Taxpayers will avoid late filing penalties if they file either their income tax return or a request for a tax-filing extension by midnight on Tuesday. The late-filing penalty, normally five percent per month based on the unpaid balance, applies to returns filed after the deadline. Taxpayers should file, even if they can’t pay the full amount due.
Any payment made by April 17 will reduce or eliminate interest and late-payment penalties that apply to payments made after that date. The current interest rate is three percent per year, compounded daily, and the late-payment penalty is normally 0.5 percent per month.

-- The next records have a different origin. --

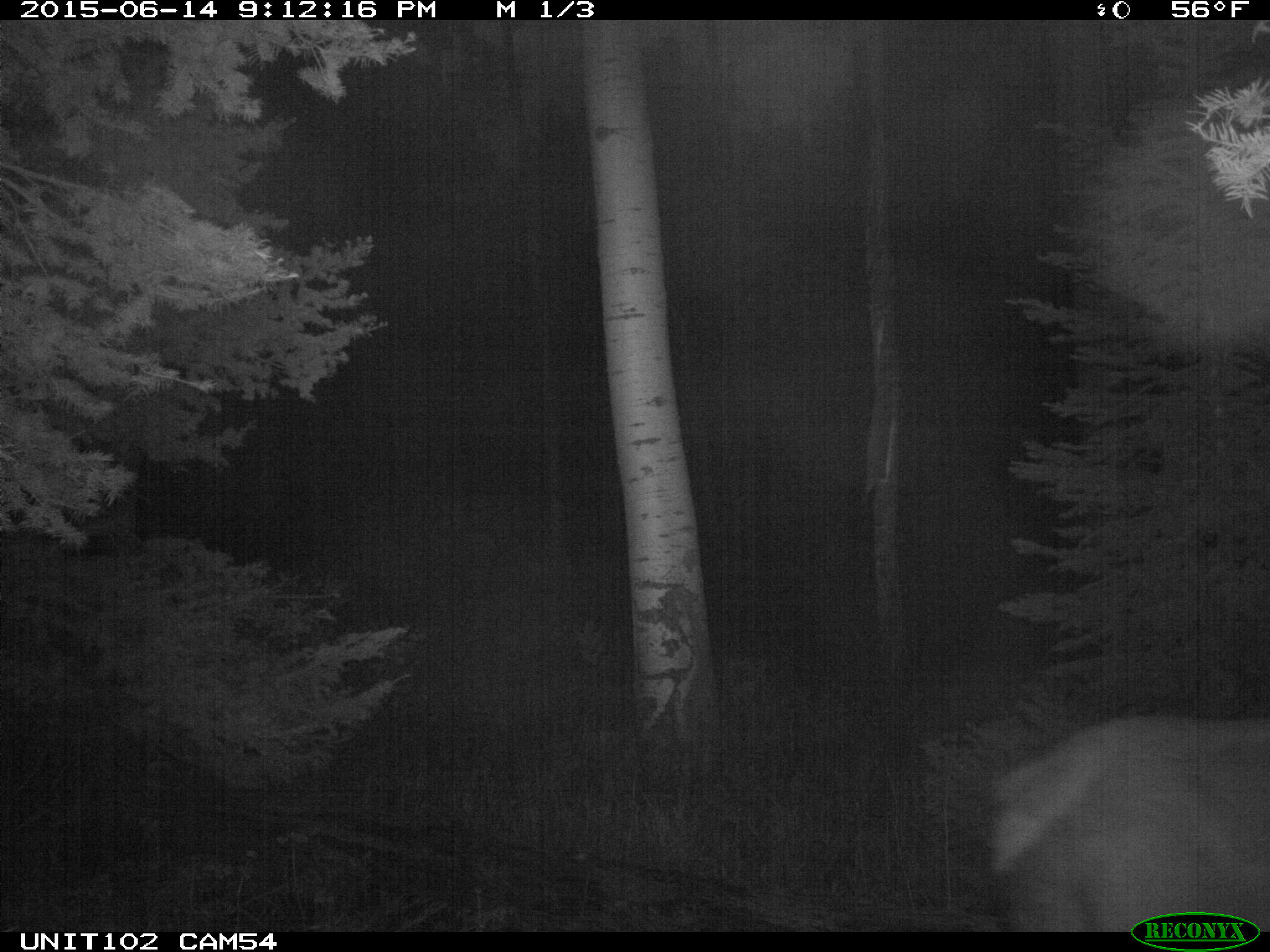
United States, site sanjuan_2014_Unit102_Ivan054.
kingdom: Animalia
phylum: Chordata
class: Mammalia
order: Artiodactyla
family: Cervidae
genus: Cervus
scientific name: Cervus elaphus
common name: red deer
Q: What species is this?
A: Cervus elaphus (red deer).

Whether paying tax in full or in part, the fastest and easiest way to do so is by using one of the electronic payment options. E-pay options include:
• Electronic Federal Tax Payment System (EFTPS). This free service gives taxpayers a safe and convenient way to pay individual and business taxes by phone or online. To enroll or for more information, call 800-316-6541 or visit eftps.gov.
• Electronic funds withdrawal. E-file and e-pay in a single step.

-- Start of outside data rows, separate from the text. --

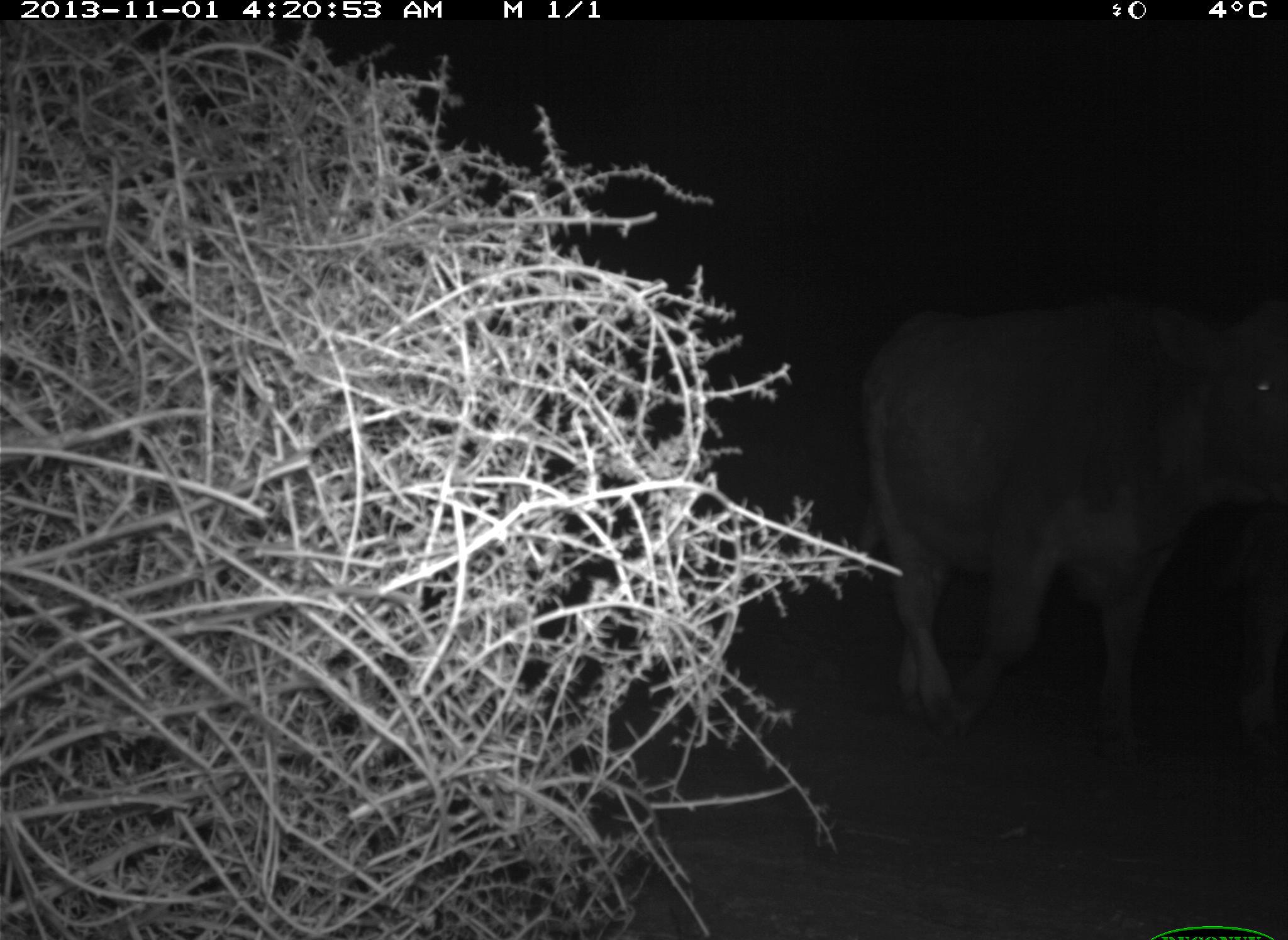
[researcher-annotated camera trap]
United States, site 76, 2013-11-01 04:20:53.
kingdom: Animalia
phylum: Chordata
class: Mammalia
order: Artiodactyla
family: Bovidae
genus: Bos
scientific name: Bos taurus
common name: cow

• Credit or debit card. Both paper and electronic filers can pay their taxes by phone or online through any of several authorized credit and debit card processors. Though the IRS does not charge a fee for this service, the card processors do. For taxpayers who itemize their deductions, these convenience fees can be claimed on Schedule A Line 23.
Taxpayers who choose to pay by check or money order should make the payment out to the “United States Treasury.” Write “2011 Form 1040,” name, address, daytime phone number and Social Security number on the front of the check or money order. To help insure that the payment is credited promptly, also enclose a Form 1040-V payment voucher.
In many cases, those struggling with unpaid taxes qualify for one of several relief programs, including those recently expanded under the IRS "Fresh Start" initiative. These include the following:
• Most people can set up a payment agreement with the IRS on line in a matter of minutes. Those who owe $50,000 or less in combined tax, penalties and interest can use the Online Payment Agreement to set up a monthly payment agreement for up to six years. Taxpayers can choose this option even if they have not yet received a bill or notice from the IRS. Alternatively, taxpayers can request a payment agreement by filing Form 9465-FS. This form can be downloaded from IRS.gov and mailed along with a tax return, bill or notice.
• Most unemployed filers and self-employed individuals whose business income dropped substantially can apply for a six-month extension of time to pay. Eligible taxpayers will not be charged a late-payment penalty if they pay any tax, penalty and interest due by Oct. 15, 2012. Taxpayers qualify if they were unemployed for any 30-day period between Jan. 1, 2011 and April 17, 2012. Self-employed people qualify if their business income declined 25 percent or more in 2011, due to the economy. Income limits and other special rules apply. Apply using Form 1127-A.
• Some struggling taxpayers may qualify for an offer-in-compromise. This is an agreement between a taxpayer and the IRS that settles the taxpayer’s tax liabilities for less than the full amount owed. Generally, an offer will not be accepted if the IRS believes the liability can be paid in full as a lump sum or through a payment agreement. The IRS looks at the taxpayer’s income and assets to make a determination regarding the taxpayer’s ability to pay.
Details on all filing and payment options are on IRS.gov.